Continuaron discutiendo la situación mientras el avión avanzaba velozmente hacia el sitiado país de Yitzak. Por fin, en cuanto terminaron de conversar, Moore cenó jnishes y jreplah con vino negro como complemento, se acomodó lo mejor que pudo en su silla y durmió un rato.

Despertó posteriormente cuando el avión empezó a moverse como un caballo desbocado.

—¿Qué demonios pasa? —preguntó mientras se incorporaba bruscamente.

—Fuego antiaéreo —dijo Yitzak—. Estamos sobrevolando el Sinaí. —Echó un paracaídas a Moore—. Tenga. Póngaselo, por si acaso.

Moore observó al general, imitó los movimientos y no tardó en tener puesto el paracaídas.

Yitzak miró por una ventanilla.

—Estaremos fuera del alcance de tiro dentro de…

Se produjo una explosión atronadora, el avión se estremeció violentamente y Moore vio que una ala empezaba a arder. El aparato cayó en picado dando vueltas y dejando una estela de llamas y humo negro, y Yitzak condujo a Moore a una compuerta.

—¡Yo saltaré primero! —anunció—. ¡En cuanto vea abierto mi paracaídas, tire de la anilla del suyo!

—¿Dónde está la anilla? —preguntó Moore, asombrado de no estar dominado por el pánico.

Yitzak le enseñó la anilla, abrió la puerta y saltó. Moore le imitó un segundo más tarde. Tardó unos instantes en orientarse, pero por fin averiguó qué era «arriba» y qué era «abajo». Luego miró al frente y vio que el avión en llamas se precipitaba hacia tierra.

Unos segundos más tarde se dio cuenta de que Yitzak había abierto ya su paracaídas y tiró de la anilla del suyo. Por un instante pensó que el brusco tirón de las correas iba a partirle el cuerpo, pero no fue así y de pronto el paracaídas se abrió como una flor gigantesca y la velocidad de descenso disminuyó. A pesar de todo Moore estaba convencido de morir aplastado nada más tocar tierra.

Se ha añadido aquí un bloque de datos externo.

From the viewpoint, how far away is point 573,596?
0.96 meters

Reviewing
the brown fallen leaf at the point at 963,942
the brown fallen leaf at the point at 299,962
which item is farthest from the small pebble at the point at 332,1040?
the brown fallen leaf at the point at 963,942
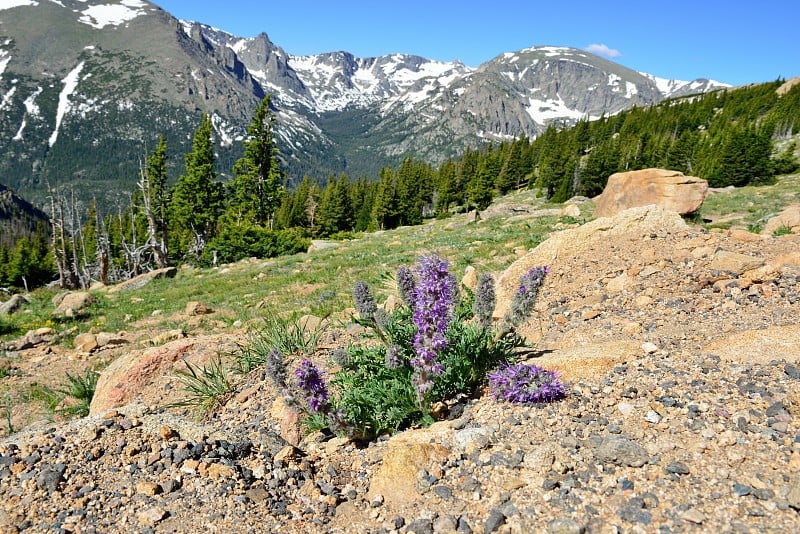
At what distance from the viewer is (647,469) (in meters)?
3.26

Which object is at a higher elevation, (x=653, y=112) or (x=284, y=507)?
(x=653, y=112)

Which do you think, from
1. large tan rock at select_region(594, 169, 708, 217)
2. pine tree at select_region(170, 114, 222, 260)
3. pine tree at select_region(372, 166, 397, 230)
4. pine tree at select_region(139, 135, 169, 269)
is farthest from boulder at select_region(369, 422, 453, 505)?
pine tree at select_region(372, 166, 397, 230)

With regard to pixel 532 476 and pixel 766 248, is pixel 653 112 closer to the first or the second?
pixel 766 248

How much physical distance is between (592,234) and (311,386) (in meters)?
8.19

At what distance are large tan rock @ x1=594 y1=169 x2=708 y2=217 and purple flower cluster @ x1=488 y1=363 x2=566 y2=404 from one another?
734 inches

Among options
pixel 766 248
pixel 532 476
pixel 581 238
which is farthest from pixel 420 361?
pixel 766 248

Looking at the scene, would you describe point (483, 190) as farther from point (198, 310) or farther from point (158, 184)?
point (198, 310)

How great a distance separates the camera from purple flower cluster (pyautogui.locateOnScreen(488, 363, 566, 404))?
416 cm

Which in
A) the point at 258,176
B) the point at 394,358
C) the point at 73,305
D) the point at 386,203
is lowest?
the point at 73,305

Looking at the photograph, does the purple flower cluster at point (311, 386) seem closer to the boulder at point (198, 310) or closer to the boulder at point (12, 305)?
the boulder at point (198, 310)

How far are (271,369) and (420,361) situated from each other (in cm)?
129

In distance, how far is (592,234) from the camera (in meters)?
10.0

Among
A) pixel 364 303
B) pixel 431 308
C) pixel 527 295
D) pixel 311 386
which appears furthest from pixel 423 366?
pixel 527 295

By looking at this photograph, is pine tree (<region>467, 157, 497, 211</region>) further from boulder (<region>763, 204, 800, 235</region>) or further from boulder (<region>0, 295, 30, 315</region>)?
boulder (<region>0, 295, 30, 315</region>)
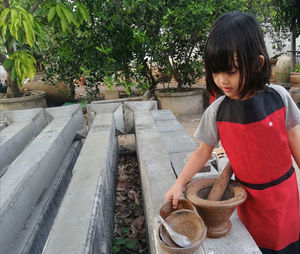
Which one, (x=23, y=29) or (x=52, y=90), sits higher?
(x=23, y=29)

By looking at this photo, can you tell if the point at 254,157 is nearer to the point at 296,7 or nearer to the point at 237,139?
the point at 237,139

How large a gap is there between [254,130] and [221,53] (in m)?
0.37

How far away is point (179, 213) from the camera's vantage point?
1136mm

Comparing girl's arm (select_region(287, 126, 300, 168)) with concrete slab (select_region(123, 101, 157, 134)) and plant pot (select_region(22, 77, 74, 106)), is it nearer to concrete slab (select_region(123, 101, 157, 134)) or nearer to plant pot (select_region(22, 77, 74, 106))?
concrete slab (select_region(123, 101, 157, 134))

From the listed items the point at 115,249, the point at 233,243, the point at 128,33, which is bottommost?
the point at 115,249

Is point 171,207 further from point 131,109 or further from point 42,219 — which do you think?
point 131,109

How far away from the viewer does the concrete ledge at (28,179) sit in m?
1.53

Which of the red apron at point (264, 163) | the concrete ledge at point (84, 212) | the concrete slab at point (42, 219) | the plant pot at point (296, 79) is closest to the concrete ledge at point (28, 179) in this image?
the concrete slab at point (42, 219)

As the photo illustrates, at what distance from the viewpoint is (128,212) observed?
2.71m

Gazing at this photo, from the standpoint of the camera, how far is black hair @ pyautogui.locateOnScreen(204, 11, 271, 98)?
1016 mm

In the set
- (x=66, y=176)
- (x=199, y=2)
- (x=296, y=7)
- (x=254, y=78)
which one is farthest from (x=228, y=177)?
(x=296, y=7)

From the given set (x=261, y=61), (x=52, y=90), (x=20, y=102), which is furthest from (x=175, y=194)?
(x=52, y=90)

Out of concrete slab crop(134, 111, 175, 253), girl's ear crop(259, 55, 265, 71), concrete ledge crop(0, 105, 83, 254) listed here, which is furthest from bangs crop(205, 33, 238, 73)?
concrete ledge crop(0, 105, 83, 254)

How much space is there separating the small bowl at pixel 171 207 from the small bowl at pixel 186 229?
0.06 meters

Cuando se hallaba a quinientos metros del suelo observó de nuevo el paracaídas de Yitzak y lo avistó a casi un kilómetro al noreste. Perdió nuevamente la orientación e hizo un esfuerzo para mirar únicamente hacia el suelo hasta que la recobró. Una ráfaga de viento le alcanzó a veinte metros de altura y le arrastró hacia el general. El viento cesó con la misma rapidez que había empezado, y Moore tuvo que decidirse entre caer de pie o rodar por el suelo. Optó por lo segundo, vio la arena negra que se abalanzaba hacia él, intentó recordar cómo le habían enseñado a caer durante su breve período de interés por el judo, comprendió en el último instante que había colocado mal su cuerpo y perdió el conocimiento nada más tocar el suelo.